使用非负矩阵分解和潜在狄利克雷分配进行主题提取#

这是一个在语料库上应用NMFLatentDirichletAllocation并提取语料库主题结构的加性模型的示例。输出是主题图,每个主题都使用基于权重的前几个单词作为条形图表示。

非负矩阵分解应用于两种不同的目标函数:Frobenius范数和广义Kullback-Leibler散度。后者等效于概率潜在语义索引。

默认参数(n_samples / n_features / n_components)应该使示例在几十秒内运行。您可以尝试增加问题的维度,但请注意NMF的时间复杂度是多项式的。在LDA中,时间复杂度与(n_samples * iterations)成正比。

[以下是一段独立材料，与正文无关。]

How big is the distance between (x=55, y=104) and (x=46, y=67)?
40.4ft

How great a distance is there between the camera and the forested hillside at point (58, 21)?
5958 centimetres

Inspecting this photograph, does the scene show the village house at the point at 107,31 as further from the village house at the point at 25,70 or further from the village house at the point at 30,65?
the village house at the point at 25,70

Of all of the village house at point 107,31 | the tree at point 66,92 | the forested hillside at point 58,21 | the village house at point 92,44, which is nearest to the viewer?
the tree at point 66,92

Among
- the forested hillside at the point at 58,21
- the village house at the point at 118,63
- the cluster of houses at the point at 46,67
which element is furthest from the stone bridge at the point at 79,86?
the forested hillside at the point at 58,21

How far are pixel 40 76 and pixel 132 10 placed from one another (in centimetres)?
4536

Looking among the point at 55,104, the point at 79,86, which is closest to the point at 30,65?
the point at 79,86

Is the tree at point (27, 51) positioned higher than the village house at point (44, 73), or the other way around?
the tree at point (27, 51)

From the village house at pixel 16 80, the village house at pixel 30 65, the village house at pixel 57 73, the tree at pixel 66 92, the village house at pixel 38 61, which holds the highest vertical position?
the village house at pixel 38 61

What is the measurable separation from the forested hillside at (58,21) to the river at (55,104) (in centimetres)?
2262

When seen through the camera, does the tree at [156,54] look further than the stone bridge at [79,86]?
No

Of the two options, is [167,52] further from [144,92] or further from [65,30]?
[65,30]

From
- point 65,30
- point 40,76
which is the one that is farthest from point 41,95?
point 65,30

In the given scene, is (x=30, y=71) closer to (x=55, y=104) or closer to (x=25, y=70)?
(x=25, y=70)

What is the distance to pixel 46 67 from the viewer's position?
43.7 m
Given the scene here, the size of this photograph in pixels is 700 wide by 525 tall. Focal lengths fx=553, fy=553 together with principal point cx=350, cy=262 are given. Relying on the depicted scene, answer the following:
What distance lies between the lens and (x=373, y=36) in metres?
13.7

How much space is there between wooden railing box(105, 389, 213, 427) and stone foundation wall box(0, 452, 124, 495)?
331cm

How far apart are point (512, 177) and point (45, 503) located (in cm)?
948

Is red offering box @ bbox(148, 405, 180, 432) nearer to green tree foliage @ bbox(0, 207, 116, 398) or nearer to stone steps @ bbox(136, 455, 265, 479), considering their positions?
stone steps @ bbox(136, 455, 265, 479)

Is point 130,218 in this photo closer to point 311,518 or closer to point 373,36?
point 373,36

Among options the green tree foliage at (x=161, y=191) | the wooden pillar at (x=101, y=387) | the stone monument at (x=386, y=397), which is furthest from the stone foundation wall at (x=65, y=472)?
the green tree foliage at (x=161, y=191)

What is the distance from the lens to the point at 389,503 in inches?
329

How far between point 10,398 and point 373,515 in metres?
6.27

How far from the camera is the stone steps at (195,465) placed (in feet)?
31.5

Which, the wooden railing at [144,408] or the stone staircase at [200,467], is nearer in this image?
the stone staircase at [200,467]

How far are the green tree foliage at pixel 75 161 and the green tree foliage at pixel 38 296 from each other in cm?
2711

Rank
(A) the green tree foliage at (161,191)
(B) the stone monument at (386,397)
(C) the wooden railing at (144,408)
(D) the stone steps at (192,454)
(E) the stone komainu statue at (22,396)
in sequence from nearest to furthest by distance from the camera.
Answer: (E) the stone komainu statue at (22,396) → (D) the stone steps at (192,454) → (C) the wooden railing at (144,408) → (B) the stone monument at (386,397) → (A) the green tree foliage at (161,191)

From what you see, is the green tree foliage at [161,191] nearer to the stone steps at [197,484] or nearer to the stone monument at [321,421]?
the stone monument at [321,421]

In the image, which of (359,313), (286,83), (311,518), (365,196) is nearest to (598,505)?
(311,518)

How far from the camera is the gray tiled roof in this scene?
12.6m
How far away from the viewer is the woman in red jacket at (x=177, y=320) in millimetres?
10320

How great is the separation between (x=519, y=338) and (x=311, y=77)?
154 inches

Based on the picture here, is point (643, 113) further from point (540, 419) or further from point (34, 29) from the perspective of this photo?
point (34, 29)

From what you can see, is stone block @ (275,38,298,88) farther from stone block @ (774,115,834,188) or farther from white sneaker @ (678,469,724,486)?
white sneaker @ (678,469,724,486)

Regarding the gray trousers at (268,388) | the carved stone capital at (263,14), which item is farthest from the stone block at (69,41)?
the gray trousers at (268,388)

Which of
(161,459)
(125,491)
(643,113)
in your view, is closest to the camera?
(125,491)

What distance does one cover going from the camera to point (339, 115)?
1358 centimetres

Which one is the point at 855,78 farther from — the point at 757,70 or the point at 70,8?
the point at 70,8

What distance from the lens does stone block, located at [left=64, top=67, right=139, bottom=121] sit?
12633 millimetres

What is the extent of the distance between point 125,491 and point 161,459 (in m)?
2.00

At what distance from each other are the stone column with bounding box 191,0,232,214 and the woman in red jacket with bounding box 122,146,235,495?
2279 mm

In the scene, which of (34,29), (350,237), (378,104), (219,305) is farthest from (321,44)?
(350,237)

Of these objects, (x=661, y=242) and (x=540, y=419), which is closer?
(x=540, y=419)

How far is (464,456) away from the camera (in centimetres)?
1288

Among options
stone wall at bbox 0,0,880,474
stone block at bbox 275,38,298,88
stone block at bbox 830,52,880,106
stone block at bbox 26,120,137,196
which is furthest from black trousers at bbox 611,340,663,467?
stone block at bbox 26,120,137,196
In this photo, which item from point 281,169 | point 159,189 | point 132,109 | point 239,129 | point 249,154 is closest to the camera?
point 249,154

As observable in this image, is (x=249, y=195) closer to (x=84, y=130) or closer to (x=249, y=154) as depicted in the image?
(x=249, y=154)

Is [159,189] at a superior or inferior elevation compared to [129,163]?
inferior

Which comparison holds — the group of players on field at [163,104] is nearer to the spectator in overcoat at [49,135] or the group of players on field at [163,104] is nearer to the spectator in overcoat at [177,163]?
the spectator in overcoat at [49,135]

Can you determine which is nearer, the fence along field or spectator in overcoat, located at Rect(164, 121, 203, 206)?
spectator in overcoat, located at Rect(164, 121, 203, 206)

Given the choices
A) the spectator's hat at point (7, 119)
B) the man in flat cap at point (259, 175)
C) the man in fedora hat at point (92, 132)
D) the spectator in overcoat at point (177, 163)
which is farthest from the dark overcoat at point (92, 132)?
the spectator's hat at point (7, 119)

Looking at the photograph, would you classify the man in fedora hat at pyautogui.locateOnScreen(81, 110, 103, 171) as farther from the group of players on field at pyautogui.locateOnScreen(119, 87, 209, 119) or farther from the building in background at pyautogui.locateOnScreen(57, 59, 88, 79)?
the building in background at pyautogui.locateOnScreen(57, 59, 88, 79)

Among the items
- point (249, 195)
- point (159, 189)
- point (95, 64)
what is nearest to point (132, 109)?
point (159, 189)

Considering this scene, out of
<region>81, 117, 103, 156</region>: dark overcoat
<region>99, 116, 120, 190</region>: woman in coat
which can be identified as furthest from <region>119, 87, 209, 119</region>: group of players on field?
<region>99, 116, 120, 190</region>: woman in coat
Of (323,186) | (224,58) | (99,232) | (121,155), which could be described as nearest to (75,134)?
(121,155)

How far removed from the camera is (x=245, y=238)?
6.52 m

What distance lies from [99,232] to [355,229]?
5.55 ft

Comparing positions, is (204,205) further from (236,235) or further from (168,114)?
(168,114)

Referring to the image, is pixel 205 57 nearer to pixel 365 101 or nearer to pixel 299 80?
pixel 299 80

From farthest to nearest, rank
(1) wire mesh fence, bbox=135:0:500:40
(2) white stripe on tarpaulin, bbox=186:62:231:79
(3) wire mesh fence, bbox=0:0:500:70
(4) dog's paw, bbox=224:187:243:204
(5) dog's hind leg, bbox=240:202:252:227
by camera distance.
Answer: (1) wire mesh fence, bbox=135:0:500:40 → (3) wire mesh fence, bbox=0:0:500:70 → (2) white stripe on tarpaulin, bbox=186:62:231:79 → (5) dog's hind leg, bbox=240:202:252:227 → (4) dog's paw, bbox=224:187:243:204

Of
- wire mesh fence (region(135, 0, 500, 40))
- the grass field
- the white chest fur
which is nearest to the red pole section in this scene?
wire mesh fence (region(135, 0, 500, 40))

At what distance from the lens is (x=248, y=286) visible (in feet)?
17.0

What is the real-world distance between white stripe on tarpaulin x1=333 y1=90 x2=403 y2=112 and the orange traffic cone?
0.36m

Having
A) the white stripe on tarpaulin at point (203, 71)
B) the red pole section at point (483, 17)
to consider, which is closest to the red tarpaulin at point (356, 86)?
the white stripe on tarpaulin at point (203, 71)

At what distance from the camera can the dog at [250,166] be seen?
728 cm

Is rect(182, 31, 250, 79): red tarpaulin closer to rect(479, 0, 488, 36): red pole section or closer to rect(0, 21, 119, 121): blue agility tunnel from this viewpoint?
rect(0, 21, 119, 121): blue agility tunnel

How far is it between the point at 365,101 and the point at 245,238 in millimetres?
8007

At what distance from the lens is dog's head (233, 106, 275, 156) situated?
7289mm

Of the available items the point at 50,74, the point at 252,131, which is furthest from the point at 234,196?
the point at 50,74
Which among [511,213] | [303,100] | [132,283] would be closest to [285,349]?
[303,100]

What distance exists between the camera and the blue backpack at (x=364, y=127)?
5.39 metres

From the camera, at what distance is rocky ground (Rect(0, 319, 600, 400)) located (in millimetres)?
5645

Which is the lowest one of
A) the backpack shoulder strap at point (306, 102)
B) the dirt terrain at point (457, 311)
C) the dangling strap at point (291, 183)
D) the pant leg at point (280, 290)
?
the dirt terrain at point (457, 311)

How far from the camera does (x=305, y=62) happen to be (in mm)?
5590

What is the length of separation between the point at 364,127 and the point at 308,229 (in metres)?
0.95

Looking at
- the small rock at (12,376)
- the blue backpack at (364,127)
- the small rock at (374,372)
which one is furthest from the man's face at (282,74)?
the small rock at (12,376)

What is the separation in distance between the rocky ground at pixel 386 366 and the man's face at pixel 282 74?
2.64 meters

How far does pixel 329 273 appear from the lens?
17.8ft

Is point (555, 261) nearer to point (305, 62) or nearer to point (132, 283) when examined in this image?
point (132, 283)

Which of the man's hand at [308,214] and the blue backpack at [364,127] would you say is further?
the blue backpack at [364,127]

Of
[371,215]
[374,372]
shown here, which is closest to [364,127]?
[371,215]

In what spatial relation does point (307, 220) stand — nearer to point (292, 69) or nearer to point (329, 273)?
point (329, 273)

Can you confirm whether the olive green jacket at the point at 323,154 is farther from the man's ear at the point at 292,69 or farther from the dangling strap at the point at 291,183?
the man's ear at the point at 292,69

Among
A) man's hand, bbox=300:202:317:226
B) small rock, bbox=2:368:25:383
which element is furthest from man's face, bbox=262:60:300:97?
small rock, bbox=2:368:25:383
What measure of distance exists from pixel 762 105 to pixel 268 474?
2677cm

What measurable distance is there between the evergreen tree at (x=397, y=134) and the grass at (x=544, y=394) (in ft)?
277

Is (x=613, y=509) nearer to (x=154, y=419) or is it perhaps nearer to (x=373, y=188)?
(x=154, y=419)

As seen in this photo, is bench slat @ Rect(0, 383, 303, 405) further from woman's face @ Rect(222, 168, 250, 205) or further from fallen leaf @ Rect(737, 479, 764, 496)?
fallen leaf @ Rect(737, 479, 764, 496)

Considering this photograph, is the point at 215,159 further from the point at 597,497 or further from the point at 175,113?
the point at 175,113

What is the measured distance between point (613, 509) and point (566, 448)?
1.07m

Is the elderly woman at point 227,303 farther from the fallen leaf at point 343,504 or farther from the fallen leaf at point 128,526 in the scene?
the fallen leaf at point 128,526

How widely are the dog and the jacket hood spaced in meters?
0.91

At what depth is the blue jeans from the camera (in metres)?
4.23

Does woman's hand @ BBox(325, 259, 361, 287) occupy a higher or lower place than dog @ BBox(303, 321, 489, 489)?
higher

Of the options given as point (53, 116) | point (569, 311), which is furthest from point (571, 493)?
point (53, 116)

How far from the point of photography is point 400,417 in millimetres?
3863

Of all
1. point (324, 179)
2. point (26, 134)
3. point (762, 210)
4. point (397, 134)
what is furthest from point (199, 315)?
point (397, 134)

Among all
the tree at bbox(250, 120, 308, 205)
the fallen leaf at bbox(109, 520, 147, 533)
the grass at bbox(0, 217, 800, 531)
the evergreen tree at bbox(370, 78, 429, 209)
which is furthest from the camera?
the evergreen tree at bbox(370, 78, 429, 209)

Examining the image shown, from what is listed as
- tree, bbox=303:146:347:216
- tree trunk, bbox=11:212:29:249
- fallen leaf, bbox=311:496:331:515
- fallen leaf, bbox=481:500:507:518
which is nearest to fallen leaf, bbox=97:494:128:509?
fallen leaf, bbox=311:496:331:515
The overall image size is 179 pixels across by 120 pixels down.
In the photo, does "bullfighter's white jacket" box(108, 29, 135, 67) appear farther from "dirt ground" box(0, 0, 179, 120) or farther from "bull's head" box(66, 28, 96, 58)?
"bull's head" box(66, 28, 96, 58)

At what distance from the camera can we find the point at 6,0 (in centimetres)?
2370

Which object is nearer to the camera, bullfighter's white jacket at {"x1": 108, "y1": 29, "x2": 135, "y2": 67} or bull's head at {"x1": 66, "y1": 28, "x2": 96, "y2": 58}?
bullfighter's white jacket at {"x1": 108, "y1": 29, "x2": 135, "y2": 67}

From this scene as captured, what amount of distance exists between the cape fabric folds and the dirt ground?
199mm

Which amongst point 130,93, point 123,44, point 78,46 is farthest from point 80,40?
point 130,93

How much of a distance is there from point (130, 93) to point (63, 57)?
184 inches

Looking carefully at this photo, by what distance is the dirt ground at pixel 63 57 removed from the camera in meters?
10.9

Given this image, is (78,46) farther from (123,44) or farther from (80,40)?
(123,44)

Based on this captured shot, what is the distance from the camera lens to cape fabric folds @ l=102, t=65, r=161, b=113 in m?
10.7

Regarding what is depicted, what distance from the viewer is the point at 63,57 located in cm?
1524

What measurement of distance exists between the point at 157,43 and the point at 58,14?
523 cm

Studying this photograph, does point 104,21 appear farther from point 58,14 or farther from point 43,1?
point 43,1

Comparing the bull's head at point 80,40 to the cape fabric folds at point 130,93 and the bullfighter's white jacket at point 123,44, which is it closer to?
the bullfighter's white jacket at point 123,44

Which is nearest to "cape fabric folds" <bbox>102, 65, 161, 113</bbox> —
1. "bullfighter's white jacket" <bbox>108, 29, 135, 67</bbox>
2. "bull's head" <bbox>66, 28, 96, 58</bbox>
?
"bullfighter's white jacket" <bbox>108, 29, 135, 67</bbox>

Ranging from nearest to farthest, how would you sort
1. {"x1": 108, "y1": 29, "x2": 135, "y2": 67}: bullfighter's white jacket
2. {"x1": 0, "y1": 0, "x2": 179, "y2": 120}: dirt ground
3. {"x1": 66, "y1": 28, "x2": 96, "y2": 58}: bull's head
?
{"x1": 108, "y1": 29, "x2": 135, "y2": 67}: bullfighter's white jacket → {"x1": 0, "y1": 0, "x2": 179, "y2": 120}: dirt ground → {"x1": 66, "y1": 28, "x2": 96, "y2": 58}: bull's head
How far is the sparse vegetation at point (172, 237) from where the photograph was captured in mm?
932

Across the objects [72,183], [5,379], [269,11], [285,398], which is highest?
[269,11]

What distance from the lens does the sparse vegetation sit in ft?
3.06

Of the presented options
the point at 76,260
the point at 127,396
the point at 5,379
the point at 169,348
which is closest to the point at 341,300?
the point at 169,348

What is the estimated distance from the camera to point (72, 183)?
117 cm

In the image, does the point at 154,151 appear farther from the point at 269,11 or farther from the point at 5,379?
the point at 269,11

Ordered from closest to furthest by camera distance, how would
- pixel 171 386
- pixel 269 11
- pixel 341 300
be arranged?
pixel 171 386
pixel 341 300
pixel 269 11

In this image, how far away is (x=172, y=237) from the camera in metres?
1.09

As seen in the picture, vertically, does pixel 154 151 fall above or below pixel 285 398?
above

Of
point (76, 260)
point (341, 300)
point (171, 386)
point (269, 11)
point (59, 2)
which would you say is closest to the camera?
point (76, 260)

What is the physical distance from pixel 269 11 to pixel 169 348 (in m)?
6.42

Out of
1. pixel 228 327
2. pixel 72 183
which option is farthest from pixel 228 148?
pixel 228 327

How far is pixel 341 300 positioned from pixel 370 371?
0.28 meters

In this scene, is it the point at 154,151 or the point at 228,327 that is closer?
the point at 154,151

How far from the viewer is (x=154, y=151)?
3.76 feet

  • Topics in NMF model (Frobenius norm), Topic 1, Topic 2, Topic 3, Topic 4, Topic 5, Topic 6, Topic 7, Topic 8, Topic 9, Topic 10
  • Topics in NMF model (generalized Kullback-Leibler divergence), Topic 1, Topic 2, Topic 3, Topic 4, Topic 5, Topic 6, Topic 7, Topic 8, Topic 9, Topic 10
  • Topics in MiniBatchNMF model (Frobenius norm), Topic 1, Topic 2, Topic 3, Topic 4, Topic 5, Topic 6, Topic 7, Topic 8, Topic 9, Topic 10
  • Topics in MiniBatchNMF model (generalized Kullback-Leibler divergence), Topic 1, Topic 2, Topic 3, Topic 4, Topic 5, Topic 6, Topic 7, Topic 8, Topic 9, Topic 10
  • Topics in LDA model, Topic 1, Topic 2, Topic 3, Topic 4, Topic 5, Topic 6, Topic 7, Topic 8, Topic 9, Topic 10
Loading dataset...
done in 1.108s.
Extracting tf-idf features for NMF...
done in 0.322s.
Extracting tf features for LDA...
done in 0.301s.

Fitting the NMF model (Frobenius norm) with tf-idf features, n_samples=2000 and n_features=1000...
done in 0.079s.


 Fitting the NMF model (generalized Kullback-Leibler divergence) with tf-idf features, n_samples=2000 and n_features=1000...
done in 1.357s.


 Fitting the MiniBatchNMF model (Frobenius norm) with tf-idf features, n_samples=2000 and n_features=1000, batch_size=128...
done in 0.083s.


 Fitting the MiniBatchNMF model (generalized Kullback-Leibler divergence) with tf-idf features, n_samples=2000 and n_features=1000, batch_size=128...
done in 0.221s.


 Fitting LDA models with tf features, n_samples=2000 and n_features=1000...
done in 2.119s.

# Authors: The scikit-learn developers
# SPDX-License-Identifier: BSD-3-Clause

from time import time

import matplotlib.pyplot as plt

from sklearn.datasets import fetch_20newsgroups
from sklearn.decomposition import NMF, LatentDirichletAllocation, MiniBatchNMF
from sklearn.feature_extraction.text import CountVectorizer, TfidfVectorizer

n_samples = 2000
n_features = 1000
n_components = 10
n_top_words = 20
batch_size = 128
init = "nndsvda"


def plot_top_words(model, feature_names, n_top_words, title):
    fig, axes = plt.subplots(2, 5, figsize=(30, 15), sharex=True)
    axes = axes.flatten()
    for topic_idx, topic in enumerate(model.components_):
        top_features_ind = topic.argsort()[-n_top_words:]
        top_features = feature_names[top_features_ind]
        weights = topic[top_features_ind]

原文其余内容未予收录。